A esmola que não restaura

Antonio Tamarri

Todas as vezes que passo na frente de bancos e vejo a enorme fila de pessoas à espera de receber o “Auxilio Brasil”, fico envergonhado e com raiva. O meu desapontamento aumenta quando penso nas absurdas discussões que os parlamentares fazem para decidir a quantia e de onde tirar o dinheiro. Sobretudo me espanto em ver como é feita vista grossa com os que o recebem indevidamente. Existe um bom provérbio que aconselha a não dar apenas o peixe, mas também a vara para pescar, o direito e a capacidade para pescar de forma correta, mais proveitosa, para que a pessoa carente consiga se reerguer e não precisar mais ser ajudada.

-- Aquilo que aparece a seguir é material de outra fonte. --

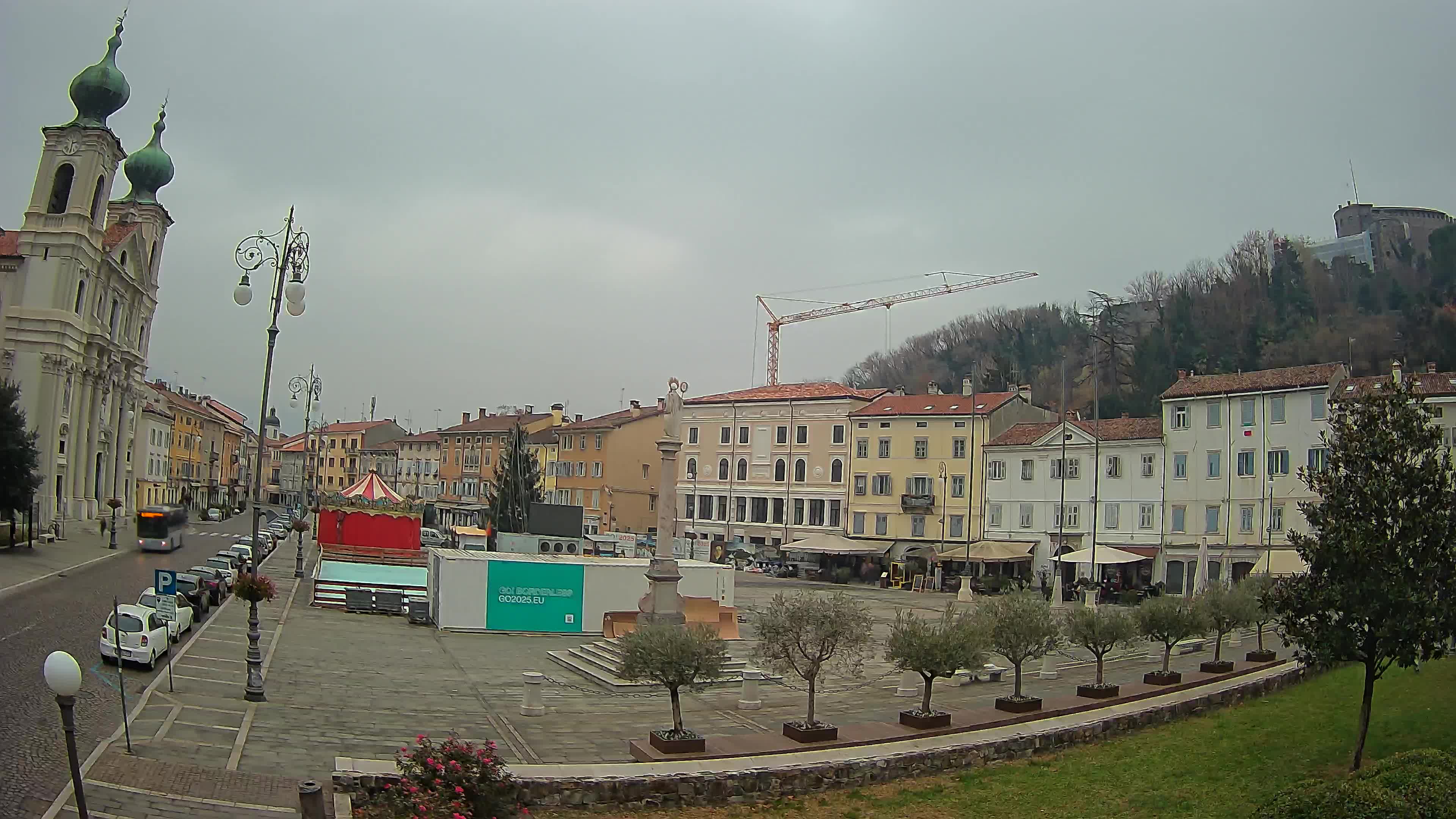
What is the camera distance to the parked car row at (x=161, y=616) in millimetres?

É claro que estas reflexões não se aplicam com as doações humanitárias que estão se fazendo agora com as vítimas dos estragos provocados pelas enchentes. Esta matéria estava “chocada” a tempo e não saia por causa do medo de serem mal entendidas, pois os doadores de comida, roupa, remédios, esmolas em geral, são sempre aceitos e louvados nas emergências, mas deveriam ser questionados quando não usam a boa vontade para promover ações para a promulgação de leis que ‘combatem’ a miséria.

O ‘pian Fanfani’

Arrisco-me agora a relatar uma experiência pessoal vivida na minha infância e que acredito proveitosa para a reflexão sobre o assunto. Com o fim da segunda guerra mundial, em 1945, a Itália estava em frangalhos; nem precisa lembrar como estavam Alemanha e Japão, as três nações que tinham recebido a resposta à loucura de querer dominar o mundo. Os americanos, que antes tinham despejado toneladas de bombas, inclusive duas atômicas, sobre estas nações, bolaram o ‘plano Marshall’ para literalmente salvar a população da fome que iria matar mais que as armas. Começaram a despejar dinheiro, comida, remédios, e, para serem mais rápidos, com aviões mesmo.

Imaginem a confusão para a distribuição. Também forneciam recursos para os governos iniciarem a recuperação. O primeiro ministro da Itália, certo Amintore Fanfani conseguiu fazer aprovar leis que fizeram usar o dinheiro de forma mais proveitosa: ajudar não apenas os miseráveis - os que tinham perdido tudo, mas também a indústria, a saúde, educação. Os que não tinham nem recursos nem preparo para grandes reconstruções podiam fazer pequenos trabalhos de manutenção que não exigiam tantos maquinários: arrumar buracos da estada, limpar encostas, bueiros, fossas sépticas. Trabalhavam de 8h às 13h, recebiam um salário pequeno,mas a cada semana voltavam para casa também com uma cesta básica, tendo o tempo para se dedicar a hortas, pequenas reformas na casa própria ou de vizinhos.

As mulheres podiam ajudar na limpeza e recuperação de escola, viveiros, pequenas plantações de hortaliças a serem vendidas nas feirinhas de bairro. Todo mundo estava ocupado. Após os horrores da guerra, vivia-se a alegria do trabalho aonde todos ocupados viam a vida recomeçar uma vida simples mas digna e alegre. Cientes que salários e comida não seriam suficientes para se recuperar, inventaram também um refrão para zombar e estimular os que ‘davam mole’: ‘Efin que dura, El pianFanfani e La ligeira e La ligeira (bis)trionferá’. Dava gosto escutar este canto dos que voltavam do trabalho, com dinheirinho no bolso e cesta básica nas costas, que nós crianças íamos logo ‘saquear’. O queijo era horrível, mas o chocolate, uma delícia!

Não se recupera uma população dando esmolas, mas dando recursos para restaurar com dignidade e autonomia a própria vida. A esmola ‘compra’ o voto do miserável e o deixa miserável, enquanto a busca da recuperação o torna cidadão ativo que constrói uma nova sociedade.